Estonia participated at the European Basketball Championship for the first time in 1937. The team won its first game against Egypt 44–15, but failed to advance past the group stage after suffering a 15–20 defeat against Lithuania, and a 20–30 defeat against Italy. Estonia finished the tournament to place fifth in the final rankings, after defeating Czechoslovakia 30–20 and Latvia 41–19.

Two years later at the EuroBasket 1939, the tournament used a different format from the previous championship, with eight teams facing off in a round-robin competition. Estonia finished the tournament with a (4–3) record and again finished in fifth place at the event. Heino Veskila was the tournament's scoring leader averaging 16.7 points per game.

In 1940, Estonia was occupied by the Soviet Union and the team was disbanded.

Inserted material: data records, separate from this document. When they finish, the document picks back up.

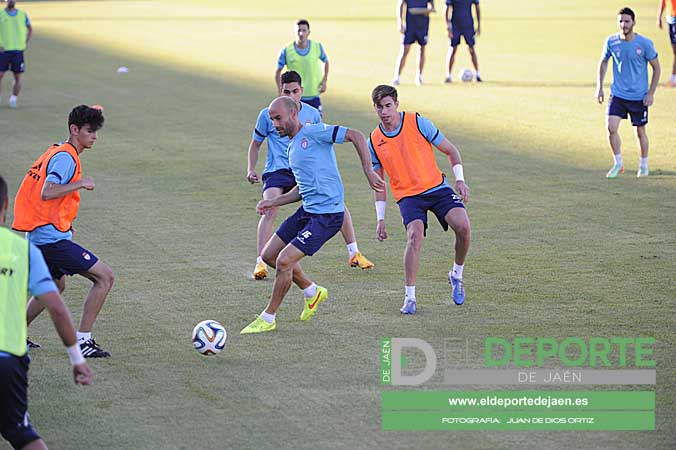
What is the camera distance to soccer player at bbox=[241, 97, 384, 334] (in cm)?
951

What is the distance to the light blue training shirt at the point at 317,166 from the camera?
9.65 metres

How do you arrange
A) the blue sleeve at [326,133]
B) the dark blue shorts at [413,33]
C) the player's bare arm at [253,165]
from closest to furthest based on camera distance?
1. the blue sleeve at [326,133]
2. the player's bare arm at [253,165]
3. the dark blue shorts at [413,33]

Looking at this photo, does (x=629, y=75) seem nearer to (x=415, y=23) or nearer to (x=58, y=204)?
(x=58, y=204)

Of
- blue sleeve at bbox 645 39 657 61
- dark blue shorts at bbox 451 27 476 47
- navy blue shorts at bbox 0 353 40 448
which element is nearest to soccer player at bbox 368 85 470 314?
navy blue shorts at bbox 0 353 40 448

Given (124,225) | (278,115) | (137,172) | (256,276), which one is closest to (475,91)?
(137,172)

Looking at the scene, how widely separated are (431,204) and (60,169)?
3.79 metres

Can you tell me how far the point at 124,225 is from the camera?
14.1 meters

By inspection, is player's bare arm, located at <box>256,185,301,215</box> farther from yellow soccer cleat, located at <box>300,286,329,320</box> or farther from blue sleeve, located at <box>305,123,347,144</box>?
yellow soccer cleat, located at <box>300,286,329,320</box>

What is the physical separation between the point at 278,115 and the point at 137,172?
870 cm

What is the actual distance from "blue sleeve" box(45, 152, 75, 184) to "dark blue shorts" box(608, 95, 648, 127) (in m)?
10.1

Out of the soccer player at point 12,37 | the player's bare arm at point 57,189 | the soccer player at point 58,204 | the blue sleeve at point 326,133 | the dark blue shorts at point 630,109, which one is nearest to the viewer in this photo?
the player's bare arm at point 57,189

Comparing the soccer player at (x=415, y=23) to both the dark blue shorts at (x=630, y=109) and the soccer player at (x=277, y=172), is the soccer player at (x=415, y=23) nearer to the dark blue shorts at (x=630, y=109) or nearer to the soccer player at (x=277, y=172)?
the dark blue shorts at (x=630, y=109)

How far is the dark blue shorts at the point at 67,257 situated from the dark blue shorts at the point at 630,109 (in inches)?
394

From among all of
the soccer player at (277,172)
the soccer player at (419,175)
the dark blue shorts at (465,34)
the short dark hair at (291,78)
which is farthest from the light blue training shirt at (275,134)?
the dark blue shorts at (465,34)
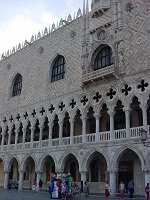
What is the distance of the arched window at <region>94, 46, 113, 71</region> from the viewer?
1741cm

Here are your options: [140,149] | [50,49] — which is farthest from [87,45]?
[140,149]

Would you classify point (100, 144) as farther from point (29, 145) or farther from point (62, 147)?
point (29, 145)

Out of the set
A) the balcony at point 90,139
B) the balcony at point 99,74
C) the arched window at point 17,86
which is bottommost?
the balcony at point 90,139

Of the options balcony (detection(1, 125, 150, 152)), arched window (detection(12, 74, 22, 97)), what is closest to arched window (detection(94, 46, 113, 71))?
balcony (detection(1, 125, 150, 152))

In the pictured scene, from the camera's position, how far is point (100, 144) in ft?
51.3

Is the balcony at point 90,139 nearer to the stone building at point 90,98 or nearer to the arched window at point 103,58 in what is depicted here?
the stone building at point 90,98

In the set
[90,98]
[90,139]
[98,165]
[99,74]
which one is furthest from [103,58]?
[98,165]

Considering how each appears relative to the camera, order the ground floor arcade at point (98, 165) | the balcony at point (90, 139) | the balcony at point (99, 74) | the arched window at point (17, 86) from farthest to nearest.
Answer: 1. the arched window at point (17, 86)
2. the balcony at point (99, 74)
3. the ground floor arcade at point (98, 165)
4. the balcony at point (90, 139)

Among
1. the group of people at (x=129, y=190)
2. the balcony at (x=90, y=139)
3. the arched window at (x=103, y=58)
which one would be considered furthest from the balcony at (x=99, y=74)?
the group of people at (x=129, y=190)

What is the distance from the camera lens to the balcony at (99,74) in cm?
1570

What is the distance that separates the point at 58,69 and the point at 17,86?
5501 mm

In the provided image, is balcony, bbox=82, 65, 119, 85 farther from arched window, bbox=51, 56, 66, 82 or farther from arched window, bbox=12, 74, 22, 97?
arched window, bbox=12, 74, 22, 97

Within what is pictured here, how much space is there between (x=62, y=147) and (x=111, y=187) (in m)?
4.44

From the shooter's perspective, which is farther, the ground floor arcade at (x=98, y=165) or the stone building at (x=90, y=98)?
the stone building at (x=90, y=98)
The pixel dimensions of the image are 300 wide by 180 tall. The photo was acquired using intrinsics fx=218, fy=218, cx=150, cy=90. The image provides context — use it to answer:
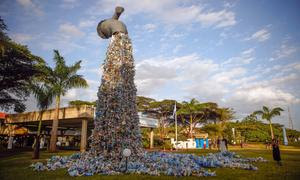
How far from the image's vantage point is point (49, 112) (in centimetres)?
2697

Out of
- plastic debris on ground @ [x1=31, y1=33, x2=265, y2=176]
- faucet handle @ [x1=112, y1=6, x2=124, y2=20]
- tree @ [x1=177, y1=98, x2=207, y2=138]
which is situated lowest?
plastic debris on ground @ [x1=31, y1=33, x2=265, y2=176]

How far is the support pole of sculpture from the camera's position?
35.5 ft

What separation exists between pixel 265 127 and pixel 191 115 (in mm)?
22332

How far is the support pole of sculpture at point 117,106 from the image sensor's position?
35.5ft

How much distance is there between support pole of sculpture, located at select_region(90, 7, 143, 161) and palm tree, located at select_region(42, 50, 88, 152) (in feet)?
42.9

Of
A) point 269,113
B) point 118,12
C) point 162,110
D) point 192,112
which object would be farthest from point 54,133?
point 269,113

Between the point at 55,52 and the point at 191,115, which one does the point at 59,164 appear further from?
the point at 191,115

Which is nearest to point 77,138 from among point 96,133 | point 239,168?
point 96,133

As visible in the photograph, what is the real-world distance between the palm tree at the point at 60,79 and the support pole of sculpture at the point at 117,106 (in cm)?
1309

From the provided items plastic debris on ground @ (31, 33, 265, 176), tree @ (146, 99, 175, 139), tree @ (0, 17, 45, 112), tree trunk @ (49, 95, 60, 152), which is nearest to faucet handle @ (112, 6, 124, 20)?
plastic debris on ground @ (31, 33, 265, 176)

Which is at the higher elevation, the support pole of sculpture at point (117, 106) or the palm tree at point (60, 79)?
the palm tree at point (60, 79)

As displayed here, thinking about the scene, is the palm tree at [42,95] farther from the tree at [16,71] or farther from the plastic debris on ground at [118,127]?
the plastic debris on ground at [118,127]

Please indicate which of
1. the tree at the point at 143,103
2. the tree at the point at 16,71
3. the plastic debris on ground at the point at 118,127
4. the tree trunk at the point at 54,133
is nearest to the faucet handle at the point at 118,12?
the plastic debris on ground at the point at 118,127

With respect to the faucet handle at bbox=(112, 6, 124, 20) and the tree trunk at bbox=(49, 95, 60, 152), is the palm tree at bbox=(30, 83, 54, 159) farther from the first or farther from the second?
the faucet handle at bbox=(112, 6, 124, 20)
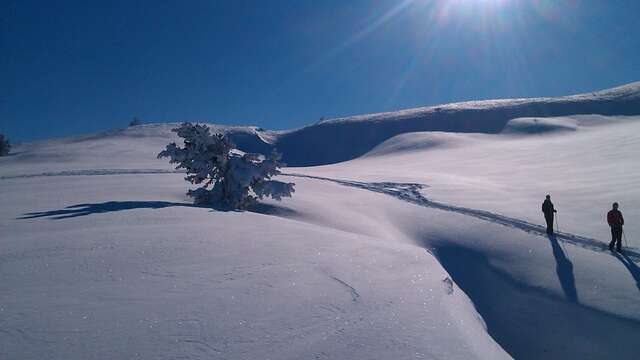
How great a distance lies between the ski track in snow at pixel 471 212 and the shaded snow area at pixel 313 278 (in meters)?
0.09

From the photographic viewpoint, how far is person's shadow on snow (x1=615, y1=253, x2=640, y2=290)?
771 centimetres

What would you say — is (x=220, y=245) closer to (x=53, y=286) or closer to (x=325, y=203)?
(x=53, y=286)

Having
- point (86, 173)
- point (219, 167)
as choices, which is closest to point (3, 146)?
point (86, 173)

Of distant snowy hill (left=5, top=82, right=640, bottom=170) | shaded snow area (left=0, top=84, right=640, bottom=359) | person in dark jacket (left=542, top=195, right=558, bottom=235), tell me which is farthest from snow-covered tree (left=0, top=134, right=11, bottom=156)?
person in dark jacket (left=542, top=195, right=558, bottom=235)

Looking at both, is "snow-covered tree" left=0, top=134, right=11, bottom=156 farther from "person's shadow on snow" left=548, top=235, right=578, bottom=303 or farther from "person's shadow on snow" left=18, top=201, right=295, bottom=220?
"person's shadow on snow" left=548, top=235, right=578, bottom=303

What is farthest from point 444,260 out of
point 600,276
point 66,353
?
point 66,353

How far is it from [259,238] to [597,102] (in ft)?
215

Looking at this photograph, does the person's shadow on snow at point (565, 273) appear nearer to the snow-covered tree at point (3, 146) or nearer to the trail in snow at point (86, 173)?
the trail in snow at point (86, 173)

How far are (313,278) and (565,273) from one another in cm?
550

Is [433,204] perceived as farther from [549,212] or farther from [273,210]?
[273,210]

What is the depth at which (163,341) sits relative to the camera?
385cm

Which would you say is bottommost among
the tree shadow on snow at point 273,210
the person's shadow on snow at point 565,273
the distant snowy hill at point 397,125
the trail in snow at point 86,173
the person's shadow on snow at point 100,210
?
the person's shadow on snow at point 565,273

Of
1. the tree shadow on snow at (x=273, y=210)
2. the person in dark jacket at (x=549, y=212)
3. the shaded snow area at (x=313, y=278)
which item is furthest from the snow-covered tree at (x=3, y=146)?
the person in dark jacket at (x=549, y=212)

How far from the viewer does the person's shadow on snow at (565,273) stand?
741 centimetres
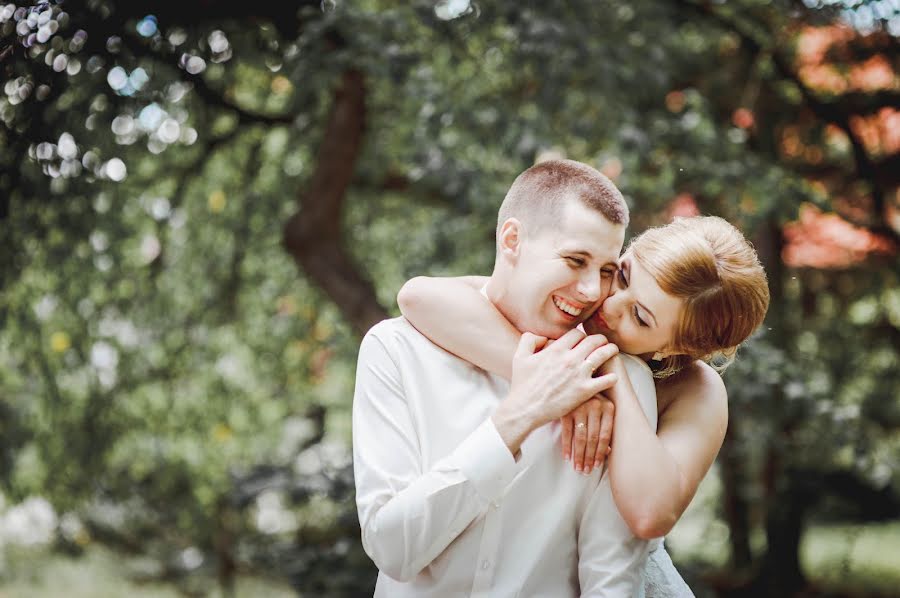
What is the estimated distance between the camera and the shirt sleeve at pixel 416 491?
4.76 feet

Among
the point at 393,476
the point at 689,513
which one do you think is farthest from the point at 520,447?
the point at 689,513

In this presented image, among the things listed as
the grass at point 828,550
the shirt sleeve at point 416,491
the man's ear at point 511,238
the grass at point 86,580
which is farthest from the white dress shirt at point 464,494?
the grass at point 86,580

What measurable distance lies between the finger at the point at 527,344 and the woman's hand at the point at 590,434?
5.4 inches

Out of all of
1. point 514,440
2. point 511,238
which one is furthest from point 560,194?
point 514,440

===National team restored (1990s)===
After the restoration of independence, the Estonian Basketball Association rejoined FIBA in 1991. Estonia qualified for EuroBasket 1993, held in Germany. Despite missing star players Martin Müürsepp and Tiit Sokk, the team, coached by Jaak Salumets won their group in the preliminary round, finishing ahead of Slovenia, Belgium, and hosts and eventual champions Germany. In the second round, Estonia finished third in their group and advanced to the quarter-finals, where the team lost to Russia 61–82 to be eliminated. In the classification rounds, Estonia defeated Bosnia and Herzegovina 99–91 and lost to Spain 80–119, finishing the championship in sixth place with a (6–5) record. Aivar Kuusmaa was the team's scoring leader with 19.9 points per game.

===2000s–2010s===

Gregor Arbet, Kristjan Kangur and Janar Talts led the national team during the 2010s.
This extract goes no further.